Tommy Baldwin

Personal information
- Full name: Thomas Baldwin
- Date of birth: 10 June 1945
- Place of birth: Gateshead, England
- Date of death: 22 January 2024 (aged 78)
- Height: 1.78 m (5 ft 10 in)
- Position(s): Midfielder, forward

Youth career
- Wrekenton Juniors
- Arsenal

Senior career*
- Years: Team / Apps / (Gls)
- 1962–1966: Arsenal / 17 / (7)
- 1966–1974: Chelsea / 187 / (73)
- 1974: → Millwall (loan) / 6 / (1)
- 1974: → Manchester United (loan) / 2 / (0)
- Gravesend & Northfleet
- 1975: Seattle Sounders / 15 / (5)
- 1977–1978: Brentford / 4 / (1)
- Total:  / 231 / (88)

International career
- 1968: England U23 / 2 / (0)

= Tommy Baldwin =

English footballer (1945–2024)

Thomas Baldwin (10 June 1945 – 22 January 2024) was an English footballer who played as a midfielder or forward in The Football League for Arsenal, Chelsea, Millwall, Manchester United and Brentford. He was capped twice by England at under-23 level.

==Career==
Baldwin was born in Gateshead and played for Wrekenton Juniors before joining Arsenal. He turned professional in 1962, and made his league debut in the 3–0 defeat of Birmingham City in April 1965. In September 1966, he scored Arsenal's first ever goal in the League Cup competition, shortly before transferring to Chelsea in part-exchange for George Graham in 1966. Playing in an attacking role, he scored 17 goals in his first season, including one on his debut against Manchester City, and played in the 1967 FA Cup Final as Chelsea lost 2–1 to Tottenham Hotspur at Wembley.

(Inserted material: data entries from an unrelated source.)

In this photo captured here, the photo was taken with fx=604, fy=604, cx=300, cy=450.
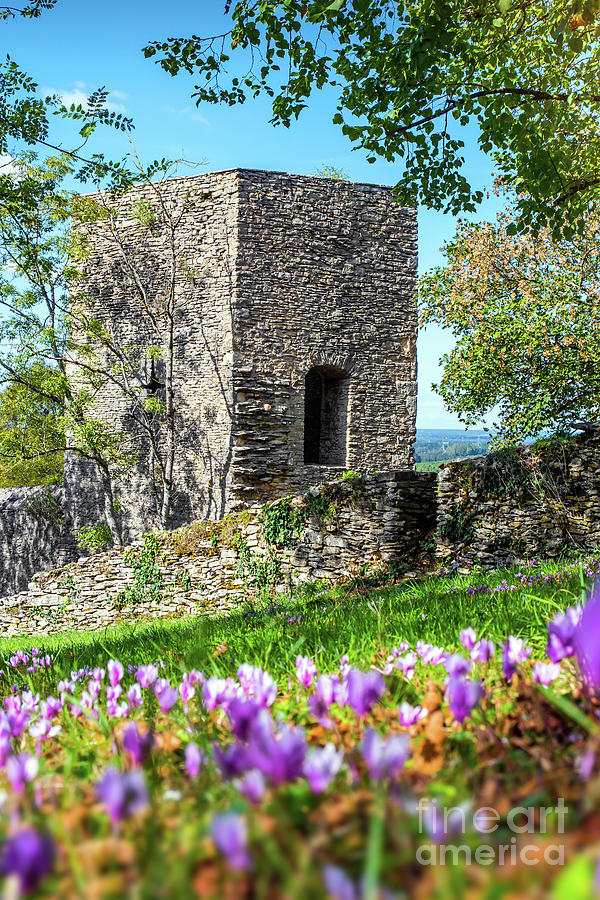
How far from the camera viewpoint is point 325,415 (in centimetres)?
1630

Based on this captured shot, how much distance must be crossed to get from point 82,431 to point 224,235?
618cm

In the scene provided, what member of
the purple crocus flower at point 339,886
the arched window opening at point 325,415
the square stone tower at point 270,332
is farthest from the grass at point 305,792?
the arched window opening at point 325,415

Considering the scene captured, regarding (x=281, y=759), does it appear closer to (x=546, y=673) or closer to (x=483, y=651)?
(x=546, y=673)

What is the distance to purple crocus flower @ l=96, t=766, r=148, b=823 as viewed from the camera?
0.70 m

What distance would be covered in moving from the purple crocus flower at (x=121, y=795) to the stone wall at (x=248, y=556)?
980 centimetres

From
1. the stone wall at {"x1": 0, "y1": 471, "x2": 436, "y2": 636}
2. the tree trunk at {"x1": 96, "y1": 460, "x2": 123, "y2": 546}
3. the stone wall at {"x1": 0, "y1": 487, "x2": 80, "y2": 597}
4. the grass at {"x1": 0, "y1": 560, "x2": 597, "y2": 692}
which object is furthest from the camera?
the stone wall at {"x1": 0, "y1": 487, "x2": 80, "y2": 597}

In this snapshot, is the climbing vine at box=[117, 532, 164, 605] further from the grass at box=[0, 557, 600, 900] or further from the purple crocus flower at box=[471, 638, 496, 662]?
the purple crocus flower at box=[471, 638, 496, 662]

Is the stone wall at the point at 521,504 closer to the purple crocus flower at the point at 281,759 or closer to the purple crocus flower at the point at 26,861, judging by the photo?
the purple crocus flower at the point at 281,759

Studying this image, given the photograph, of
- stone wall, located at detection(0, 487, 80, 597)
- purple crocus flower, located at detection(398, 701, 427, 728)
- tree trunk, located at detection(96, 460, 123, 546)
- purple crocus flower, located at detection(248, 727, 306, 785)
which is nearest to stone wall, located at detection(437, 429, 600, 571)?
purple crocus flower, located at detection(398, 701, 427, 728)

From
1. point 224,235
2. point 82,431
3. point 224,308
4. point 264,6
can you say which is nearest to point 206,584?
point 82,431

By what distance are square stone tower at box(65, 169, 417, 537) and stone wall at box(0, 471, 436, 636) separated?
2363 mm

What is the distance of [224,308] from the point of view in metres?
15.2

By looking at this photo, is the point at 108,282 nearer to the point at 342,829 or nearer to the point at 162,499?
the point at 162,499

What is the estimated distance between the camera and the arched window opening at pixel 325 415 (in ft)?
52.2
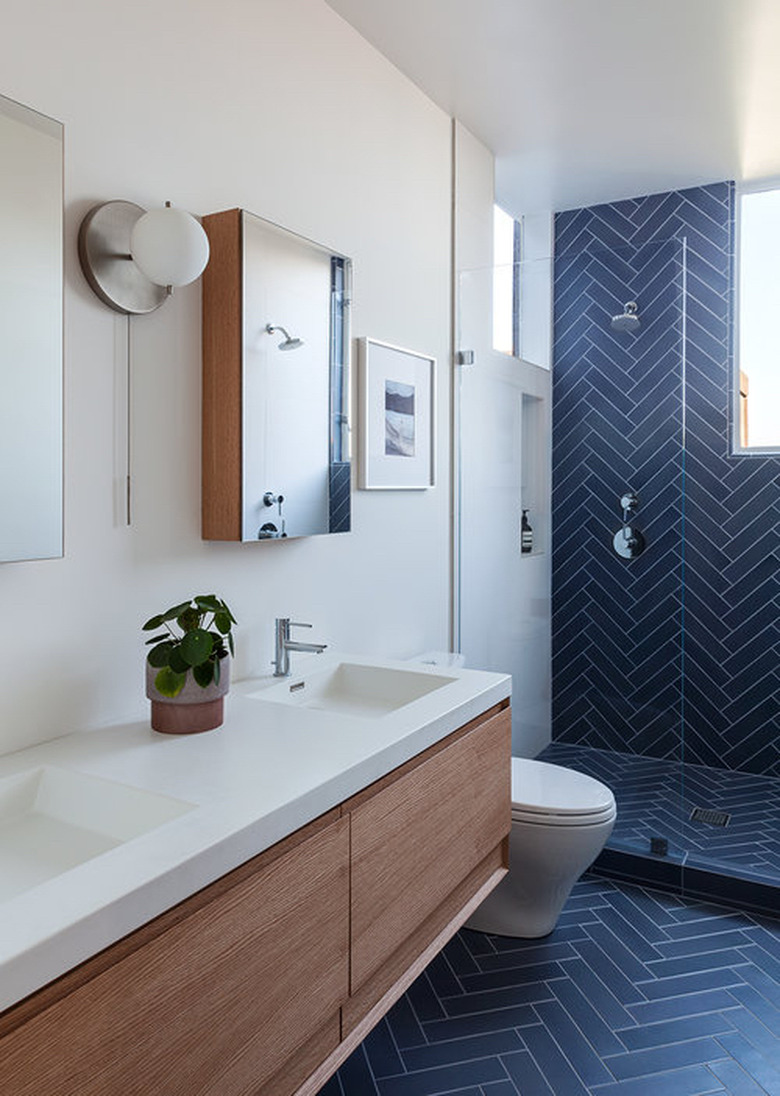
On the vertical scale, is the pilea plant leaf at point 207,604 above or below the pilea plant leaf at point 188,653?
above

Baldwin scored 16 goals in each of the next two seasons, but those years finished trophy-less. In 1970, he played in the Cup Final against Leeds United, this time finishing on the winning side as Chelsea won 2–1 in a replay. The following year, Baldwin helped inspire the side to a 2–1 win over Real Madrid in the Cup Winners' Cup final replay in Athens, but after that his star began to fade. Injuries, loss of form and disagreements with manager Dave Sexton over his social activities combined to reduce his opportunities to play, and after spells on loan at Manchester United and Millwall, in non-league football with Gravesend & Northfleet, and on non-contract terms at Brentford, he joined the coaching staff at Brentford. He had made a total of 239 appearances for Chelsea, scoring 91 goals. In 1975, Baldwin played for the Seattle Sounders of the North American Soccer League. In 1976, the Sounders traded the rights to Baldwin to the Vancouver Whitecaps in exchange for Chris Bennett, but Baldwin did not sign with Vancouver.

==Nickname==
It was thought that Baldwin was known as 'the sponge' for his ability, under pressure, to hold the ball and shield it skilfully from opponents while seeking an opening to set up an attack, but according to his interview on The Chelsea Special podcast, it was because of his ability to soak up alcohol while in the pub with his teammates.

==Death==
Baldwin died on 22 January 2024 after a long battle with illness, at the age of 78.